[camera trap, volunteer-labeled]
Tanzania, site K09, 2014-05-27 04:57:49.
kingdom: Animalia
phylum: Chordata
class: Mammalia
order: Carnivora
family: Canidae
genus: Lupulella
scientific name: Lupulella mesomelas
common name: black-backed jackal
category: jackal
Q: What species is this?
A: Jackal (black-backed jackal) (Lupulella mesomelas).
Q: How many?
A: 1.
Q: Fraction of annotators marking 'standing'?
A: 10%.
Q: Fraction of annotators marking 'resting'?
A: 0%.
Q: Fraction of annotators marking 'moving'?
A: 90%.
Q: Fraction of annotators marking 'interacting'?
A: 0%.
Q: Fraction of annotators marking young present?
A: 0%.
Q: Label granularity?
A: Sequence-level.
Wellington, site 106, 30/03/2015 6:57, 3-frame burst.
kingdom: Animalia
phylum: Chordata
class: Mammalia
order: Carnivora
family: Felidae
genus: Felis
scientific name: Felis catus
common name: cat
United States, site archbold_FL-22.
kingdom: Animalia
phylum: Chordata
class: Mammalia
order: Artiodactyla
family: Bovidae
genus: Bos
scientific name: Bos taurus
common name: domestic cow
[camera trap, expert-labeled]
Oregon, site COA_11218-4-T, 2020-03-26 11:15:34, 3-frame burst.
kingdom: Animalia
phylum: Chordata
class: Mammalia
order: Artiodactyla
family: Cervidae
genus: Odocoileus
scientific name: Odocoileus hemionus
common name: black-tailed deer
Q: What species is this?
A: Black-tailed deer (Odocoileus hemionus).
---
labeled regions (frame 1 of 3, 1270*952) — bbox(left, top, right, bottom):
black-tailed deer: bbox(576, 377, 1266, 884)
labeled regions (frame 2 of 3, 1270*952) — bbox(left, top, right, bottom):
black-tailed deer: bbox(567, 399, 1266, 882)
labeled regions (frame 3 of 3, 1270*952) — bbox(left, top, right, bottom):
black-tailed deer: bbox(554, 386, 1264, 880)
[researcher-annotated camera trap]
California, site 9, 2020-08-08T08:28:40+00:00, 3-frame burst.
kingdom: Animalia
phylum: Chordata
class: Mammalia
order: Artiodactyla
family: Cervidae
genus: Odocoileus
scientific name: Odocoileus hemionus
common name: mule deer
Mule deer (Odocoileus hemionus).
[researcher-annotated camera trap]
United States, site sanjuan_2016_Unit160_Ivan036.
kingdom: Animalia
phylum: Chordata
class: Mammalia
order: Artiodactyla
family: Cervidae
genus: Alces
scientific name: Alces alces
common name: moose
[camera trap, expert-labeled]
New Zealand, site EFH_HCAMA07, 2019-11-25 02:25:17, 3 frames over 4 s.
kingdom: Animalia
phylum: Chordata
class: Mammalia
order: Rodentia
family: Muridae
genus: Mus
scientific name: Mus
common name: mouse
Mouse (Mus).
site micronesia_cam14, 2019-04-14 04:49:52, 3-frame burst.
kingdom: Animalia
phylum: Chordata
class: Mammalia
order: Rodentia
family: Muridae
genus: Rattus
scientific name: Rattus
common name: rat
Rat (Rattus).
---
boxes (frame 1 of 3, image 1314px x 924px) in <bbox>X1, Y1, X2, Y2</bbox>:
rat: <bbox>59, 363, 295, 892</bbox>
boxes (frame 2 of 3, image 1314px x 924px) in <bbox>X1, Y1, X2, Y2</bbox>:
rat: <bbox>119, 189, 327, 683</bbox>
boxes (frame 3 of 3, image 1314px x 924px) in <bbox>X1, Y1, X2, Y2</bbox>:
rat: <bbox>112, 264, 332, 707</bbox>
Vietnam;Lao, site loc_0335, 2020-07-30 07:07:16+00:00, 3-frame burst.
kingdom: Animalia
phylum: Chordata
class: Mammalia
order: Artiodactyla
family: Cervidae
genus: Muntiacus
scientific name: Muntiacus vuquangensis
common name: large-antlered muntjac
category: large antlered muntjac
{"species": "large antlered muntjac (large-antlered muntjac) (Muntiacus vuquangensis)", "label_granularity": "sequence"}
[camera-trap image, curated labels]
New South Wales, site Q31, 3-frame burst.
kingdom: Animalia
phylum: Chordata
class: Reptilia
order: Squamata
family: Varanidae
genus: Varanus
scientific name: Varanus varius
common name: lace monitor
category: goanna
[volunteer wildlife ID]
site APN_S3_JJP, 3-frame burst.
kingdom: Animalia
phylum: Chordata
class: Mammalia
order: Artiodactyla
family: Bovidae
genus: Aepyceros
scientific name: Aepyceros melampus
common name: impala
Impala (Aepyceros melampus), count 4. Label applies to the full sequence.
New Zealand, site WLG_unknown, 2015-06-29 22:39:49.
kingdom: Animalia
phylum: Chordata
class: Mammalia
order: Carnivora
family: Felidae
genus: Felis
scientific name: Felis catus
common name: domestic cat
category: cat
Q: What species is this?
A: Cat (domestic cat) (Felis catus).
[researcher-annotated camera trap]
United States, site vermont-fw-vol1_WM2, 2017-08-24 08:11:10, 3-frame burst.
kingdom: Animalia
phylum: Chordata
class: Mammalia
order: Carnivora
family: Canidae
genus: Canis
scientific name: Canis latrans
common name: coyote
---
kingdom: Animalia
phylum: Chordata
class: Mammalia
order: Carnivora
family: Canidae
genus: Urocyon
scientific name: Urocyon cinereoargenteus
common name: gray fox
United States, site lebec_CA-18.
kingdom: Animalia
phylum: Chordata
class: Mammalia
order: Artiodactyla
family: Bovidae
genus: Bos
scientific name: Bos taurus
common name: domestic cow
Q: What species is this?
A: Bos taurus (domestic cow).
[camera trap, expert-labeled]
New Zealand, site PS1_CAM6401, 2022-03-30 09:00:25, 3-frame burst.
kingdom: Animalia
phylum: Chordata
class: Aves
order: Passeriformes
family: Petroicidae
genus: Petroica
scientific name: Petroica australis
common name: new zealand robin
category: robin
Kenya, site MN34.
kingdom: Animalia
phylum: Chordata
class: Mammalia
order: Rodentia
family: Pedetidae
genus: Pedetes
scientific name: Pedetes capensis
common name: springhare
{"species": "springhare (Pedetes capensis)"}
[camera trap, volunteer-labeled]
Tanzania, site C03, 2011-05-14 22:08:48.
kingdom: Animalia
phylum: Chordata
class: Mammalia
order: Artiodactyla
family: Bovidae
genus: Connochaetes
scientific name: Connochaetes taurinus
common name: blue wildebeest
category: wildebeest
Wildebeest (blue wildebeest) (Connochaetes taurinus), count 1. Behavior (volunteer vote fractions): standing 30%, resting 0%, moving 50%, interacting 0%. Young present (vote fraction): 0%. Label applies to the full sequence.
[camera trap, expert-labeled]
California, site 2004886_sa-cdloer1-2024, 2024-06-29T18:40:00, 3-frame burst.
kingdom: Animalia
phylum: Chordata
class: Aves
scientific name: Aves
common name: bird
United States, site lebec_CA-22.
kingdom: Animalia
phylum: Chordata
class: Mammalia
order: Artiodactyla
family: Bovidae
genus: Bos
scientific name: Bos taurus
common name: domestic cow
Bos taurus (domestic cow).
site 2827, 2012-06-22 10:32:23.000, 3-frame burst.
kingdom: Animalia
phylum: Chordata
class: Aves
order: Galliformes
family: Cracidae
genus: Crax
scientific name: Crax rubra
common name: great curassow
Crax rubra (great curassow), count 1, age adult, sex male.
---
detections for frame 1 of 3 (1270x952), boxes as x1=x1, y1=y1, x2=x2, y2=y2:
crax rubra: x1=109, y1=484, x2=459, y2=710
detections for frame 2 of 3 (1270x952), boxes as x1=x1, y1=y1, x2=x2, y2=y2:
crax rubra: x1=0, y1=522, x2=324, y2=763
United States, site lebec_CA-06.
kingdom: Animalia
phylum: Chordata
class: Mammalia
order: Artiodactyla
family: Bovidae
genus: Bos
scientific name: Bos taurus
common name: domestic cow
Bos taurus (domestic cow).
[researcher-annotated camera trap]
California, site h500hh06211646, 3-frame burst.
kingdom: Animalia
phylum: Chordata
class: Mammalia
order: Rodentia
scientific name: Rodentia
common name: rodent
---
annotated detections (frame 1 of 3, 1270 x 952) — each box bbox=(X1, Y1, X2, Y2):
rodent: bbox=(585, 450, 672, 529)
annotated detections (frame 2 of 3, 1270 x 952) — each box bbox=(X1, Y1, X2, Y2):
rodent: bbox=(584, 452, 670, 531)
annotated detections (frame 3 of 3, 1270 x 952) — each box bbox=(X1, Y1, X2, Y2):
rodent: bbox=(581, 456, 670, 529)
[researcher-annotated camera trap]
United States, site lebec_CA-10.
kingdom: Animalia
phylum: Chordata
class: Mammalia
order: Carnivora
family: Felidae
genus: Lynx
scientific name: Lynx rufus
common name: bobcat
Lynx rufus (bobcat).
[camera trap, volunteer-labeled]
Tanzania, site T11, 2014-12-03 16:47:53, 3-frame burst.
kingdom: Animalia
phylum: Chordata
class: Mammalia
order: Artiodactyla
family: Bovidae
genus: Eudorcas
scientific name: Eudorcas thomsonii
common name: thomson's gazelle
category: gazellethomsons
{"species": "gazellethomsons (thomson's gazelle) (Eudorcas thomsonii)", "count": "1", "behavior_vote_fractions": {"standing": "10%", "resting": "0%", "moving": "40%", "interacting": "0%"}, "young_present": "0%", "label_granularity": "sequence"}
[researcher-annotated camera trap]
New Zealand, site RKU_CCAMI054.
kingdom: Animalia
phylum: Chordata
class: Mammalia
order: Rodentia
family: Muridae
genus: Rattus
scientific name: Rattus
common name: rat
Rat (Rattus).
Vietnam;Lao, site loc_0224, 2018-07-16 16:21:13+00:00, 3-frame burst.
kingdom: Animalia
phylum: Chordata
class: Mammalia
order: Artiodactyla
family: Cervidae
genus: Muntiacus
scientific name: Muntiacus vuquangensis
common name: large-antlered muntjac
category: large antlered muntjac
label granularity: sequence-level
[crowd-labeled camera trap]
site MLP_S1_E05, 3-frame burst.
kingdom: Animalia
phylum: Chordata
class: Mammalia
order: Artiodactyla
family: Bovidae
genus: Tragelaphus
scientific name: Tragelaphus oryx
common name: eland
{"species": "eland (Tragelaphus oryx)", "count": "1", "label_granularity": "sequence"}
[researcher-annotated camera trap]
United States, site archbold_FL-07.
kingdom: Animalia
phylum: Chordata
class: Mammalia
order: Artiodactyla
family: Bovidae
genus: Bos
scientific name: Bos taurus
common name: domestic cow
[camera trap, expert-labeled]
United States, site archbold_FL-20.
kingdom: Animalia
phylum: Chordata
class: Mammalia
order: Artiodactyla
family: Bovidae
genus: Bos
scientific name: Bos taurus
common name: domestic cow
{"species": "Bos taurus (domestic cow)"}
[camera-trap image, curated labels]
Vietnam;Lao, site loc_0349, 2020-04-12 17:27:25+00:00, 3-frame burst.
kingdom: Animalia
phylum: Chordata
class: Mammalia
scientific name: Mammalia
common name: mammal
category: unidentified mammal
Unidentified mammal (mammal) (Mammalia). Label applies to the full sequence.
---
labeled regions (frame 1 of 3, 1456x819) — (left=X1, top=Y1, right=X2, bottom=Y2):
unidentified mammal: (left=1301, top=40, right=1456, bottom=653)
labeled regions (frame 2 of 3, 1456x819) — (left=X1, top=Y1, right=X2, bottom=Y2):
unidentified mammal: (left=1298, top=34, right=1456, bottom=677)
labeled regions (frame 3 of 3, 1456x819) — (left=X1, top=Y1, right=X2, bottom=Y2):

» **EXERCISE DETAILS**: Copy the lines of the entries above that mention "thomsonii".

» **SOLVED PROBLEM**:
scientific name: Eudorcas thomsonii
{"species": "gazellethomsons (thomson's gazelle) (Eudorcas thomsonii)", "count": "1", "behavior_vote_fractions": {"standing": "10%", "resting": "0%", "moving": "40%", "interacting": "0%"}, "young_present": "0%", "label_granularity": "sequence"}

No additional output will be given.